Se voient aussi augmentées les primes exceptionnelles versées en une fois au moment du mariage d'un salarié, d'une naissance et d'une adoption. Pour le mariage, la prime (asignación familiar extraordinaria) est de 900 $ (contre 600 auparavant), pour la naissance elle passe de 400 à 600 et pour l'adoption de 2400 à 3600 $. Ces deux derniers montants peuvent paraître exorbitants aux Européens que nous sommes, car nous avons l'habitude de voir au mieux assimiler naissance et adoption en terme de droits financiers, ce qui est chez nous une tendance récente (il n'y a pas si longtemps l'adoption ne donnait aucun droit et, en France, les droits pour adoption n'ont été assimilés à ceux de la naissance que très récemment).
Ceci dit, les chiffres avancés par l'ANSES sont éclairants : l'organisme annonce 5846 primes de mariage (sans préciser s'il s'agit d'un chiffre réel ou d'une estimation pour anticiper l'impact des récentes mesures gouvernementales sur son budget), 15895 primes de naissance et ... 44 primes d'adoption. Il faut donc soutenir l'adoption.
Peuvent toucher ces primes les salariés titulaires d'un contrat de travail,les chômeurs indemnisés et les invalides du travail (comme pour les allocations mensuelles) ainsi que les anciens combattants de la guerre des Malouines (1). Il n'y a pas de conditions de ressources maximum pour ces primes.
Pour les primes exceptionnelles, l'augmentation est de 50%.
On parlait de ces réajustements depuis le mois de juillet, depuis que les partenaires sociaux s'étaient accordés pour relever le niveau du salaire minimum. Et la ligne de partage entre organisations salariales est la même qu'alors : la CGT (confédération générale des travailleurs, péroniste depuis 1945) se dit satisfaite et applaudit la mesure attribuée, par le Premier Ministre Sergio Massa, à la Présidente elle-même. La CTA (un syndicat récent et plutôt radical, type Sud en France) estime l'augmentation insuffisante, elle réclame l'universalisation de l'allocation, c'est-à-dire son extension à tous les enfants de travailleurs, déclarés ou non, en activité ou au chômage et quelque soit leur statut juridique. Quand on sait combien de salariés travaillent au noir dans le pays, on s'imagine sans peine que la revendication est peu réaliste, sur le strict plan de la comptabilité publique en tout cas. Mais la CTA (centrale des travailleurs argentins) estime que les bénéficiaires sont les enfants (et non les parents) et qu'à ce titre, tous doivent être couverts. Le raisonnement a sa logique, même s'il n'est pas applicable dans les faits.
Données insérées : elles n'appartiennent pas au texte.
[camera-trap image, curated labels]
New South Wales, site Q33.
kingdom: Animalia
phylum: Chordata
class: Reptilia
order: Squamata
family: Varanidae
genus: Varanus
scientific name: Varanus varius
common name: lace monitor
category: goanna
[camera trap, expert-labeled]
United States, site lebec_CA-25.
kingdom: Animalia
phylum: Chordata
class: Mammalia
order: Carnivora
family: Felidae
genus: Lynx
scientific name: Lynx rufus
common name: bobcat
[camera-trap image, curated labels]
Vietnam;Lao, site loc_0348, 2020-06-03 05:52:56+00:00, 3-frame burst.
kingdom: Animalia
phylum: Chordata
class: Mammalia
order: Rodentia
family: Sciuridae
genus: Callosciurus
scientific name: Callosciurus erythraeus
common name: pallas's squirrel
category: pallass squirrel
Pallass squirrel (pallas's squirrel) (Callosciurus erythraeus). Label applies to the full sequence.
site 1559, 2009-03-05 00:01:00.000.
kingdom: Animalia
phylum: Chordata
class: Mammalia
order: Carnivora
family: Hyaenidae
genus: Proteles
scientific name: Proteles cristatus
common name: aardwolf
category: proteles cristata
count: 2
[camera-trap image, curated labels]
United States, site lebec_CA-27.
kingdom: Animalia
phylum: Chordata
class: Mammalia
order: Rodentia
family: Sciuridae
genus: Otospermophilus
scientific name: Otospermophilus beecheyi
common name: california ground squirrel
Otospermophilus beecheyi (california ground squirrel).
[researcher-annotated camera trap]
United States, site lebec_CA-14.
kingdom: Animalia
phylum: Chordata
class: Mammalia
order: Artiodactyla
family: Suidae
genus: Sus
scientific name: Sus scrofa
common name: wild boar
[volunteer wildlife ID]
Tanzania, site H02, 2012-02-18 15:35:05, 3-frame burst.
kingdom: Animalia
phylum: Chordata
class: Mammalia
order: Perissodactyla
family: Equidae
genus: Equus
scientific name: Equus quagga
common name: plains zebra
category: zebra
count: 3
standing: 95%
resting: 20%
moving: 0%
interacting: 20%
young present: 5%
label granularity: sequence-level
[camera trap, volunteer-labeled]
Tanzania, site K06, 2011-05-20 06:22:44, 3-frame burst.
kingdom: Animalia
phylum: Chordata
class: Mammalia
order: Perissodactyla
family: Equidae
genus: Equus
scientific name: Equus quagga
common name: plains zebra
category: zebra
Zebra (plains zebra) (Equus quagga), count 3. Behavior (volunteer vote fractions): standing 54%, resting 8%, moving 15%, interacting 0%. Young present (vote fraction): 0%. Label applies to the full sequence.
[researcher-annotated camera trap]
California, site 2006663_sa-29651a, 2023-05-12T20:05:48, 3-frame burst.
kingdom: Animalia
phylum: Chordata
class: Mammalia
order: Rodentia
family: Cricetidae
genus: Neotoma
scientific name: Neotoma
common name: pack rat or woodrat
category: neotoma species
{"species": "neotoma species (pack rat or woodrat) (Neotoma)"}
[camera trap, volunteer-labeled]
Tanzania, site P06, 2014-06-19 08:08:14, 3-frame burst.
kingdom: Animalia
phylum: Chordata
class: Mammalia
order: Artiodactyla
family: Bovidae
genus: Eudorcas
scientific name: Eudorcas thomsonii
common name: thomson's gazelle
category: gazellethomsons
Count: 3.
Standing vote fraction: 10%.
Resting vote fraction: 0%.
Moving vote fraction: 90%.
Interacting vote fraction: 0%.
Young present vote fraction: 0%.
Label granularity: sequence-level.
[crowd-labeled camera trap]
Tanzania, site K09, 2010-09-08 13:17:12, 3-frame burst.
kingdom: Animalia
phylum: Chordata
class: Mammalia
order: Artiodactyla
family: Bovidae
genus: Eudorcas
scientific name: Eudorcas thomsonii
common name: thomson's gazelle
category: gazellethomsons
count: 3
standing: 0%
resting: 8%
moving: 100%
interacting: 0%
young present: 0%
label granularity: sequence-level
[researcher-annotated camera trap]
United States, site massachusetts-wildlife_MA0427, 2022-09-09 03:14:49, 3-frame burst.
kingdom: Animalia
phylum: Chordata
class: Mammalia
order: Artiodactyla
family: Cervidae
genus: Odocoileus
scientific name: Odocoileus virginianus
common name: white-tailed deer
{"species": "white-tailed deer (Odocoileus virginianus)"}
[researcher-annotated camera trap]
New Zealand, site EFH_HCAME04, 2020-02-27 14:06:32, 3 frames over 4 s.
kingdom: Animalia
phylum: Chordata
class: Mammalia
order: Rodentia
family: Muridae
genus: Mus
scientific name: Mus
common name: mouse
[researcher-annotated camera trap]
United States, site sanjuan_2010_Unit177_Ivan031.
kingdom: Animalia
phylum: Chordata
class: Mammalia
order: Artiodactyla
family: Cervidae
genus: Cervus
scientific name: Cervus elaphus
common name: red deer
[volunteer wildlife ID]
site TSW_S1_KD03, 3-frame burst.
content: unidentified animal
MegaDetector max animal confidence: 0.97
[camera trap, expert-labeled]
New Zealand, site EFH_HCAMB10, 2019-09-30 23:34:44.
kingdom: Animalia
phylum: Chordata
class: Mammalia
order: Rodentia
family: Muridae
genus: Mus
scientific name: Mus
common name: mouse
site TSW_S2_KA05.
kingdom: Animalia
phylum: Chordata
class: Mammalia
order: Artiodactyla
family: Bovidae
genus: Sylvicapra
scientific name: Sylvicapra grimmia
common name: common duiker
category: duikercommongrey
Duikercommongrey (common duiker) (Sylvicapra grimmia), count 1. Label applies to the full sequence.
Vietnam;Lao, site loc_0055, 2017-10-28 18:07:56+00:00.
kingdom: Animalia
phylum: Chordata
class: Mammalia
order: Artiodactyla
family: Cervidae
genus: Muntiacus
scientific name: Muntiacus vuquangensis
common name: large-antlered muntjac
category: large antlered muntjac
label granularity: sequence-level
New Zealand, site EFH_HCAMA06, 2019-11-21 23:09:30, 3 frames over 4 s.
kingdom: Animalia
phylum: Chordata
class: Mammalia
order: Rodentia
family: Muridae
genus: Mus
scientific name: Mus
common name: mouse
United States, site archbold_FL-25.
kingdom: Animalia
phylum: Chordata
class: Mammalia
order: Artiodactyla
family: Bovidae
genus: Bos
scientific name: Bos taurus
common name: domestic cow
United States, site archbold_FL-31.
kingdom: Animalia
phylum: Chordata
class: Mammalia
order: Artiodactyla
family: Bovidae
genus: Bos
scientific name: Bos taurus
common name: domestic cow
(1) les soldats qui ont combattu aux Malouines (et l'ont très lourdement payé) étaient pour beaucoup d'entre eux de simples appelés, en tout cas en ce qui concerne les soldats du rang. Il n'en va pas de même des officiers. Pour tous ces anciens combattants, a été mis en place tout un système complexe et assez complet de primes et de pensions, y compris d'invalidité. Ceci n'empêchait pas au mois d'août quelques vétérans d'exprimer publiquement certains motifs de grogne. J'en ai vu une petite poignée, dont certains avec des mines et des allures assez patibulaires, genre traumatisés de guerre pas vraiment peace & love, faire quelques jours de sitting sur la place du Congrès avec drapeaux, banderoles et tout l'attirail du parfait manifestant. On trouve aussi, aujourd'hui encore, parmi les bénéficiaires de pensions honorifiques au titre de la participation à ce conflit (cause nationale s'il en est) des officiers supérieurs par ailleurs recherchés pour faits de torture durant la dernière Dictature militaire (ce qu'on appelle des represors en Argentine). Les associations de droits de l'homme, au premier rang desquelles las Madres de Plaza de Mayo, las Abuelas de Plaza de Mayo et H.I.J.O.S, dénoncent la co-existence sur la même personne d'un avis de recherche et du versement d'une pension officielle. D'où actuellement certaines opérations, menées avec plus ou moins de zèle, de de tri entre les bons et les méchants et de radiation d'un certain nombre de personnes.